= EXERCISE DETAILS =
Can you copy each of the following records word for word?

*** SOURCE DATA Section Begins ***

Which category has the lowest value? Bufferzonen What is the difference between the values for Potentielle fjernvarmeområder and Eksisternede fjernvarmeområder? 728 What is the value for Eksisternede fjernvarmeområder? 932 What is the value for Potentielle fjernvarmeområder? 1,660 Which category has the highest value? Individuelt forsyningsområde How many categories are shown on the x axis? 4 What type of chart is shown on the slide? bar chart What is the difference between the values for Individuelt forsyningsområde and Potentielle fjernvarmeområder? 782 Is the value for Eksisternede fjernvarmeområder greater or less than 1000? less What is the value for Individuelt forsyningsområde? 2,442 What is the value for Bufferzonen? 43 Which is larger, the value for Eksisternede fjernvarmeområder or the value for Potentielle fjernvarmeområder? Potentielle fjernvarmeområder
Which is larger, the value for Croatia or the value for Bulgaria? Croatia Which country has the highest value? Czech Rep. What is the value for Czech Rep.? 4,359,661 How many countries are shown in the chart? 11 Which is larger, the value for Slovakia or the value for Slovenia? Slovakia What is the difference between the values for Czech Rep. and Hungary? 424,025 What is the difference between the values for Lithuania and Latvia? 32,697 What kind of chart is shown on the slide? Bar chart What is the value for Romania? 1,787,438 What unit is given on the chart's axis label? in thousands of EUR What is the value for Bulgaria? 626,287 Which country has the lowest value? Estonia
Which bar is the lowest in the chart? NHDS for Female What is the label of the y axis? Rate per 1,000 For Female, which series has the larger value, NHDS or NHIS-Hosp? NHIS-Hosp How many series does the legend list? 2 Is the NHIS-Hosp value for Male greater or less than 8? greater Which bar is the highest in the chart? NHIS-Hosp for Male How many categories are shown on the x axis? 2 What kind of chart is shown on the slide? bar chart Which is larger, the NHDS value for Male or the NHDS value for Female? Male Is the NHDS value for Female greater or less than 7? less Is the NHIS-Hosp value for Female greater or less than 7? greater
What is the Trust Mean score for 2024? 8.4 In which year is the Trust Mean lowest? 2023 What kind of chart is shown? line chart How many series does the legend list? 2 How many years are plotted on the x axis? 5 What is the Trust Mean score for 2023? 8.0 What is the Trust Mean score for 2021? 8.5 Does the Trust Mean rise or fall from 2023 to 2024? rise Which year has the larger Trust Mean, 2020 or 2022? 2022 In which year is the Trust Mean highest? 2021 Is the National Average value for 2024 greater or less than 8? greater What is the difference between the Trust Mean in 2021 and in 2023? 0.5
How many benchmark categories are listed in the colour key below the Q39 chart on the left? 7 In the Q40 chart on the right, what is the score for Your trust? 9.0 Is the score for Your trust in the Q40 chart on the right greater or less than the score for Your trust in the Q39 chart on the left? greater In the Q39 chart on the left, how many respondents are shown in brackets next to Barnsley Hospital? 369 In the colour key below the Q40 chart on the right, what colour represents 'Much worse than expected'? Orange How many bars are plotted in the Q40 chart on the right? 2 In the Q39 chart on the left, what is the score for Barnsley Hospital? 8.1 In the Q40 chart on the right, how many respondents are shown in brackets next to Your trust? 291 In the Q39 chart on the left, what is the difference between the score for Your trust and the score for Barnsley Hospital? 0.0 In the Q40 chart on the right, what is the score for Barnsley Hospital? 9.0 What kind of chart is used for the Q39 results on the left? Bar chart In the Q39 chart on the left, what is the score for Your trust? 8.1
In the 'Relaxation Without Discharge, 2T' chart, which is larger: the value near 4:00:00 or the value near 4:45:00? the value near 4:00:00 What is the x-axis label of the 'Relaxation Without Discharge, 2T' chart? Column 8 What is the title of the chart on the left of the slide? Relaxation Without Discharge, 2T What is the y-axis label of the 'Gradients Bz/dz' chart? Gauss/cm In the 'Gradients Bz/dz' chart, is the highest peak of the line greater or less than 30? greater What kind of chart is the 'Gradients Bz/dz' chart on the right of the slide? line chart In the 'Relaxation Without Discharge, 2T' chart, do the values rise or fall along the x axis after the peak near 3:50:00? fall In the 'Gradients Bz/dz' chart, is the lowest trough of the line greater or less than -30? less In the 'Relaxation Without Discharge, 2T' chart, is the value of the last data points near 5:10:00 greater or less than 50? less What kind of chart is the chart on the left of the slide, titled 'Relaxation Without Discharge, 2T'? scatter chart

*** SOURCE DATA Section Ends ***

= ANSWER BELOW =
Which category has the lowest value? Bufferzonen What is the difference between the values for Potentielle fjernvarmeområder and Eksisternede fjernvarmeområder? 728 What is the value for Eksisternede fjernvarmeområder? 932 What is the value for Potentielle fjernvarmeområder? 1,660 Which category has the highest value? Individuelt forsyningsområde How many categories are shown on the x axis? 4 What type of chart is shown on the slide? bar chart What is the difference between the values for Individuelt forsyningsområde and Potentielle fjernvarmeområder? 782 Is the value for Eksisternede fjernvarmeområder greater or less than 1000? less What is the value for Individuelt forsyningsområde? 2,442 What is the value for Bufferzonen? 43 Which is larger, the value for Eksisternede fjernvarmeområder or the value for Potentielle fjernvarmeområder? Potentielle fjernvarmeområder
Which is larger, the value for Croatia or the value for Bulgaria? Croatia Which country has the highest value? Czech Rep. What is the value for Czech Rep.? 4,359,661 How many countries are shown in the chart? 11 Which is larger, the value for Slovakia or the value for Slovenia? Slovakia What is the difference between the values for Czech Rep. and Hungary? 424,025 What is the difference between the values for Lithuania and Latvia? 32,697 What kind of chart is shown on the slide? Bar chart What is the value for Romania? 1,787,438 What unit is given on the chart's axis label? in thousands of EUR What is the value for Bulgaria? 626,287 Which country has the lowest value? Estonia
Which bar is the lowest in the chart? NHDS for Female What is the label of the y axis? Rate per 1,000 For Female, which series has the larger value, NHDS or NHIS-Hosp? NHIS-Hosp How many series does the legend list? 2 Is the NHIS-Hosp value for Male greater or less than 8? greater Which bar is the highest in the chart? NHIS-Hosp for Male How many categories are shown on the x axis? 2 What kind of chart is shown on the slide? bar chart Which is larger, the NHDS value for Male or the NHDS value for Female? Male Is the NHDS value for Female greater or less than 7? less Is the NHIS-Hosp value for Female greater or less than 7? greater
What is the Trust Mean score for 2024? 8.4 In which year is the Trust Mean lowest? 2023 What kind of chart is shown? line chart How many series does the legend list? 2 How many years are plotted on the x axis? 5 What is the Trust Mean score for 2023? 8.0 What is the Trust Mean score for 2021? 8.5 Does the Trust Mean rise or fall from 2023 to 2024? rise Which year has the larger Trust Mean, 2020 or 2022? 2022 In which year is the Trust Mean highest? 2021 Is the National Average value for 2024 greater or less than 8? greater What is the difference between the Trust Mean in 2021 and in 2023? 0.5
How many benchmark categories are listed in the colour key below the Q39 chart on the left? 7 In the Q40 chart on the right, what is the score for Your trust? 9.0 Is the score for Your trust in the Q40 chart on the right greater or less than the score for Your trust in the Q39 chart on the left? greater In the Q39 chart on the left, how many respondents are shown in brackets next to Barnsley Hospital? 369 In the colour key below the Q40 chart on the right, what colour represents 'Much worse than expected'? Orange How many bars are plotted in the Q40 chart on the right? 2 In the Q39 chart on the left, what is the score for Barnsley Hospital? 8.1 In the Q40 chart on the right, how many respondents are shown in brackets next to Your trust? 291 In the Q39 chart on the left, what is the difference between the score for Your trust and the score for Barnsley Hospital? 0.0 In the Q40 chart on the right, what is the score for Barnsley Hospital? 9.0 What kind of chart is used for the Q39 results on the left? Bar chart In the Q39 chart on the left, what is the score for Your trust? 8.1
In the 'Relaxation Without Discharge, 2T' chart, which is larger: the value near 4:00:00 or the value near 4:45:00? the value near 4:00:00 What is the x-axis label of the 'Relaxation Without Discharge, 2T' chart? Column 8 What is the title of the chart on the left of the slide? Relaxation Without Discharge, 2T What is the y-axis label of the 'Gradients Bz/dz' chart? Gauss/cm In the 'Gradients Bz/dz' chart, is the highest peak of the line greater or less than 30? greater What kind of chart is the 'Gradients Bz/dz' chart on the right of the slide? line chart In the 'Relaxation Without Discharge, 2T' chart, do the values rise or fall along the x axis after the peak near 3:50:00? fall In the 'Gradients Bz/dz' chart, is the lowest trough of the line greater or less than -30? less In the 'Relaxation Without Discharge, 2T' chart, is the value of the last data points near 5:10:00 greater or less than 50? less What kind of chart is the chart on the left of the slide, titled 'Relaxation Without Discharge, 2T'? scatter chart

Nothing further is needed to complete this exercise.